The Six Most Hideous Uses Of Bacon

Bacon Bikini

Clearly one of the BEST uses of Bacon

Bacon is awesome. Besides being the anchor meat of any delicious breakfast, it brings all kinds of smoky, salty goodness to all kinds of dishes. Bacon turns a boring baked potato into a rock-out-with-your-cock-out, smoky thrill ride. Bacon turns a healthy, wimpy lettuce and tomato sandwich into one of the most macho things you can put in your mouth on a Sunday afternoon. Hell, bacon is so fantastic it’s one of the few things that can make a steak taste even better. Wrap a strip of it around a chunk of tenderloin and you have one of the finest, most expensive entrees in the world. Bacon is used all over the world by people who want to make just about anything taste awesomer.

But like all good things, there’s a temptation to overindulge. A couple beers can lead to good times, good laughs, and great memories you’ll cherish for a lifetime. 24 beers can lead to broken teeth, vomit-stained clothes and a mysterious burning sensation in your crotch. Bacon can be just as dangerous. Used appropriately, it’s the shit. Used inappropriately, it’s just shit.

6) Chocolate-Covered Bacon

choco bacon

Look at it. It’s long, brown, and bulbous. Hmm? What other thing is long, brown, and bulbous? We can’t remember, exactly, but we’re pretty sure we don’t want to eat it. If those three adjectives don’t turn you off, consider this; Bacon is mostly fat. Unless you’re really into plus-sized girls covered in Hershey’s Sauce, do you really want chocolate-covered fat in your mouth? If you do (you sick freak), you can buy some here. You’ll have to supply the girl yourself.

5) Bacon Lollipops

baconlolly large

Whether you’re a kid, a candy lover, or a sexually precocious teenager, everyone loves a lollipop. Most lollies are generally fruit-flavored rather than smoked meat because sucking on one is phallic enough as it is. But the dirty folks over at Lollyphile (which must get a lot of traffic from disappointed perverts) have decided to make God angry by offering Maple Bacon Lollipops. Now, a maple flavored lollipop with a hint of bacon may sound good (who hasn’t accidentally dipped their bacon in pancake syrup at least once?) but these bad boys have actual pieces of salty, smoked pig flesh embedded in each pop. According to the website, they’re “a perfect gift for the sweet-toothed pork aficionado in your life.” Unless you’re friends with Homer Simpson, we think you can probably stick to cherry.

4) Bacon Vodka

Bacon Vodka 560x746What happened with vodka? For generations, alcoholic Russians have been happily drinking themselves to early graves with plain old straight vodka. In the last few years, however, people started infusing vodka with just about anything that would fit in a bottle. Well, a distiller called Black Rock Spirits has gone the distance and infused that shit with bacon. Called Bakon – because, you know, it’s classier with a ‘k’- their bacon vodka is perfect for destroying your liver and your arteries. Now, if someone could just find a way to get cheddar cheese in there…

3) Bacon Mints

bacon mints lHave you ever tucked in to a big mayonnaise-dripping BLT at lunch and then offended everyone in your office, church, or school with your horrible bacon breath?
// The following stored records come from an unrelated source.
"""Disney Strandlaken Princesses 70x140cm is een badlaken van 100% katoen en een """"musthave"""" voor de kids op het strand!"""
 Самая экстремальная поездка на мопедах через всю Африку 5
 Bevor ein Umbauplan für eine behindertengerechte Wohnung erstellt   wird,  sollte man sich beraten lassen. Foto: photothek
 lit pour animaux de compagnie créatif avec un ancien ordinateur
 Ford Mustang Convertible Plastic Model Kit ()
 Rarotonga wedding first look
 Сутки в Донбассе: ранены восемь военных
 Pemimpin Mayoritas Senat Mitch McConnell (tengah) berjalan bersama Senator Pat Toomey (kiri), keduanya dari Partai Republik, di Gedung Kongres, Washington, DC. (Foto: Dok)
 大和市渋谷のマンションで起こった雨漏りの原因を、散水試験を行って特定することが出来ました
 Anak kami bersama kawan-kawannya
Well, normally you’d pop in an Altoid and all would be forgiven. But with Uncle Oinker’s Bacon Mints, you can skip the BLT all together! Put one of these god-forsaken treats in your mouth and you can have all the bacon breath without any of the bacon. Wait. Isn’t that supposed to be the good part? If you’re having doubts, check out this stirring testimonial from the website: “Wow, they’re bacony!” Sounds great, but do you know what else is pretty bacony? Bacon!

2) Bacon Cookies


Now, as far as we know, no company actually has the stones to sell Bacon Cookies, but there are plenty of recipes and pictures online to make you give up eating forever. There are a whole bunch of different types, but like everything else nefarious and unholy in the world, bacon cookies were invented by Germans. Eating speckkuchen, as they are lovingly known by weird performance artists and Nazis everywhere, is as traditional in Germany as beating up the lame and sick. Besides leather shorts and hardcore scat pornography, have those Teutonic bastards ever done anything good and pure?

1) Bacon Ice Cream


By now, you’re probably pretty sick of things that shouldn’t have bacon in them having bacon in them. Well, swallow that little bit of puke in your mouth and help yourself to a big bowl of Candied Bacon Ice Cream. Yes, since ice cream isn’t fattening enough, some grease-addicted butterball went ahead and added tiny pieces of candied bacon too it. Besides looking like week-old potato salad (are those noodles in there?), bacon ice cream doesn’t make sense. Just because two things are great on their own, doesn’t mean they will be twice as terrific when you put them together. If that were true, don’t you think someone would have released boob flavored pizza yet?

Incidentally, if you guys ever hear of someone introducing boob flavored pizza, totally let us know.